作業内容.
a) 本文で「時間」という語を用いて示されている時間数をすべて、重複なく挙げるとどうなりますか。
b) 一覧の「From the provided」を含む行から「Does the tree」を含む行までを、「tree canopy」を「leafy branches」に置き換えて書き直してもらえますか。ほかの部分は変えずに、その範囲だけを示してください。

本文.
%%

見出し画像

なぜ現役世代を活用しようと思わないのか。


高齢者が活躍できる社会の次は外国人?

 外国人労働者の特定技能対象に、バス運転手を追加することを検討しているという、かつて交通産業に携わっていた身としてはヤブからスティックな話を、国交省が会見で発言したらしい。

 タクシーやトラックを含め外国人材の活用を目指すとのことで、先日、個人タクシーの上限年齢を地方部に限り80歳まで容認する意向を示して物議を醸したばかりにも関わらず、今度は外国人労働者と人手不足が深刻なのは見て取れる。

 言わずもがな、2024年問題は物流業界に限らず、バス業界にも影響が出る。残業時間を年間上限960時間に収めようとすると、現行の人員だけではとても足りず、人手を増やすか減便するかの二択を迫られ、ほぼ全ての事業者が後者を選んでいるのが実情である。

 冷静に考えて残業規制の年間960時間は、月換算で80時間と過労死ラインギリギリだが、裏を返せば24年度に厳格化されるまで、月の残業時間80時間超がまかり通っていた訳である。

 交通産業の場合、年間休日104日が標準で、実働が8時間とか7時間45分なのだから、残業がない場合の年間の所定労働時間が2,000時間超となる。それに加えて年間960時間の残業でも、要員不足を埋め合わせられないのは、構造上の欠陥としか言いようがなく、現場レベルで対処できる問題ではない。

 所定労働時間の1.5倍働かなければ回らない現場をサラリーマンで例えるなら、毎回実働12時間の勤務をしているのと変わらない訳で、それでいて休みは祝日は関係なく、シフトで週に2日割り当てられる104日のみ。しかも休日出勤で清算されることが往々にしてあるため、有給を加味しても年間で104日休めているのか怪しい。

 そんな激務かつ、人命を預かる重積な割に、若手だと薄給で手取りが20万円超えない事業者の方が恐らく多く、現代版奴隷制度と揶揄されても仕方がない状況で、それを外国人労働者に押し付けようとしている魂胆が見え見えなのが解せない。

現役世代の置き去り感。

 以前にも記しているが、公共交通機関は公共事業の一角でありながらも、多くは地方公営企業ではなく、民間企業が担っており、営利目的で事業を営む点で公共性と相反して相性が悪い。

%%

入力データ.
%%

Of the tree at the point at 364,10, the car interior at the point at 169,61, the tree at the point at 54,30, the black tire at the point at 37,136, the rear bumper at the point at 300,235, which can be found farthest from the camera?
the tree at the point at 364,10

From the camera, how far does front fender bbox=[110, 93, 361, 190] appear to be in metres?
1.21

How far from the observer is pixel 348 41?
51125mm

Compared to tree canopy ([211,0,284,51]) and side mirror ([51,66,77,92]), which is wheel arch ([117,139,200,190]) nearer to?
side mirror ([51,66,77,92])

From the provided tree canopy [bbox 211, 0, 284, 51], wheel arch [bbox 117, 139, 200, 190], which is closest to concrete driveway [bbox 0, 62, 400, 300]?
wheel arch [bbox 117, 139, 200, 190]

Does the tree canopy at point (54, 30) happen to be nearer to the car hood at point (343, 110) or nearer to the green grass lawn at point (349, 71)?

%%
%%

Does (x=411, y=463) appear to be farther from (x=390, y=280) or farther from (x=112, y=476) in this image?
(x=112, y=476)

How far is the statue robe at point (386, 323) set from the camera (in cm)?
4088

%%
%%

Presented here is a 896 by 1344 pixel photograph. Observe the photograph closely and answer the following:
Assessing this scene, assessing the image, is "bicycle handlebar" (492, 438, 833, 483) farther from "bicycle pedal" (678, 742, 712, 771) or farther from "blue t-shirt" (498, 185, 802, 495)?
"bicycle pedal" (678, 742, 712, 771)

%%

解答集.
a) 960時間、80時間、8時間、7時間45分、2,000時間、12時間

b)
From the provided leafy branches [bbox 211, 0, 284, 51], wheel arch [bbox 117, 139, 200, 190], which is closest to concrete driveway [bbox 0, 62, 400, 300]?
wheel arch [bbox 117, 139, 200, 190]

Does the leafy branches at point (54, 30) happen to be nearer to the car hood at point (343, 110) or nearer to the green grass lawn at point (349, 71)?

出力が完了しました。